With an increase in the necessity of producing environmentally friendly materials, some researchers compounded plant fibers with biodegradable polymers including polylactic acid, starch plastics, soybean plastics and cellulosic plastics for producing fully biodegradable composites. 12 Biodegradable polymers are synthetic high polymers originating from natural products: they are stable in their lifetime during usage and storage but degrade microbially and/or environmentally after disposal. 13 This property can hinder their use in any environmental applications. Similar to any other material that is durable in the environment, growth in WPC manufacturing demands more attention to its recycling. Recyclability is a significant benefit of thermoplastics, which allows the usage of their wastes in the other applications such as WPC industry. This advantage is very attractive for WPC manufacturers because of its commercial aspects. Several researchers 14 –17 have studied using waste plastics in WPCs, where in some reports that the composites made from waste plastics showed better mechanical properties in comparison with the virgin ones. 15 In addition, waste plastics in these composites, the by-products of wood industries, such as sawdust, can be used as filler. WPC role in preserving natural sources (forests), its sufficient mechanical and physical properties and lacking toxic chemicals in their compositions 11 have made them as one of the favorable green materials in the recent years. 18
As noted above, the production rate of WPCs has increased in the recent years 7 and thus the demand for their recycling and returning them to the life cycle has become highly important. Study of literatures indicates that there are few research works conducted on the recyclability of WPCs. As an example, Beg and Pickering 19 describe the effects of reprocessing on the physical and mechanical properties of these composites based on radiata pine fiber in a PP matrix produced via injection molding.
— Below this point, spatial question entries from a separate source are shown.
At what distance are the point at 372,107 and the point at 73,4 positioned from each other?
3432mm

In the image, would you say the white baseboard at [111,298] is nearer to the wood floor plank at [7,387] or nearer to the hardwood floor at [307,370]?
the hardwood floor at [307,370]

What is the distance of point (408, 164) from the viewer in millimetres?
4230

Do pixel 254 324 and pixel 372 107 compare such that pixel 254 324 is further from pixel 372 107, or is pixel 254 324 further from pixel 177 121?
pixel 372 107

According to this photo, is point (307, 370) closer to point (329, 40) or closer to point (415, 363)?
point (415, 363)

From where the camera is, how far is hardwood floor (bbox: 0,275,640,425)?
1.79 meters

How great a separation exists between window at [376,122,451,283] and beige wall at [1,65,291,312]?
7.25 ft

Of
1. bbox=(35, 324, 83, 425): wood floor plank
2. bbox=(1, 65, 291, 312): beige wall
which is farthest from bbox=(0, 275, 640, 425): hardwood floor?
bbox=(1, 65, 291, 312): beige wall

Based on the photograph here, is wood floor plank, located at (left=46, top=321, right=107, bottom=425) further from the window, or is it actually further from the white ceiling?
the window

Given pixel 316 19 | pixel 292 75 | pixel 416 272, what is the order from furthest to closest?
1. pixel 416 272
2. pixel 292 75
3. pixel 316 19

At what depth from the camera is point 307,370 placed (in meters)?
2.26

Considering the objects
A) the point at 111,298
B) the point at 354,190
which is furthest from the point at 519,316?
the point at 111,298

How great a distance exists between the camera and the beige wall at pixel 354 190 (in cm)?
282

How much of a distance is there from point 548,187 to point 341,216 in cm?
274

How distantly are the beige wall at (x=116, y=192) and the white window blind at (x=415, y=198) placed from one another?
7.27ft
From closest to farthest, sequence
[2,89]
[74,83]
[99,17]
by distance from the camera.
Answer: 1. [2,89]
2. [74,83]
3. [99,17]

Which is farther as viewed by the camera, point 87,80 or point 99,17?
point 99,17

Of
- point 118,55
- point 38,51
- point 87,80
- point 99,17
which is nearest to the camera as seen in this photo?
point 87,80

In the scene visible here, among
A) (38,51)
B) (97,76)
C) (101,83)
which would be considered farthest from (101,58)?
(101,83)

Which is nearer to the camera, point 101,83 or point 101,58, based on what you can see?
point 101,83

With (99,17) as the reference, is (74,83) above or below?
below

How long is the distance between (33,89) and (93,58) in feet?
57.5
Due to the incompatibility of wood particle with (high-density PE (HDPE)) plastic matrix, particles wetting and especially their distribution in the polymeric matrix have significant effects on the strength of the final products. Melt flow index (MFI) represents an aspect of the rheological properties of the resin such as flow ability. Studies carried out on the properties of WPCs showed that matrix melt flow behavior plays a key role on the structure–property relationship of the wood–PE composites. 20 Study of literature indicates that MFI influences the quality of mixing of the two ingredients; plastics with a high MFI (low viscosity) present better wetting and distribution. 20 On one hand, using low MFI HDPE gives rise to a poor wetting and distribution. On the other hand, using a very low viscose matrix (very high MFI) could impair the interface between the wood particles and the polymeric matrix. This article explores the recyclability of WPC profiles produced via an extrusion process. The effect of MFI of the polymeric matrix on the properties of the virgin and reprocessed WPCs is emphasized. This could show whether the reprocessed WPC could be used again for the same application. The results of this study could be highly useful for WPC industry from economical and environmental viewpoints.
Experimentation
Materials and equipment
Three grades of HDPE were used as the polymeric matrix: HDPE 5620 with an MFI of 20 g/10 min (named as high MFI), HDPE 6070 with an MFI of 7 g/10 min (middle MFI) and HDPE EX3 with an MFI of 0.45 g/10 min (low MFI). They were supplied by Arak Petrochemical Co., (Iran) Tabriz Petrochemical Co., (Iran) and Amir Kabir Petrochemical Co., (Iran) respectively. The characteristics of the selected HDPEs are given in Table 1.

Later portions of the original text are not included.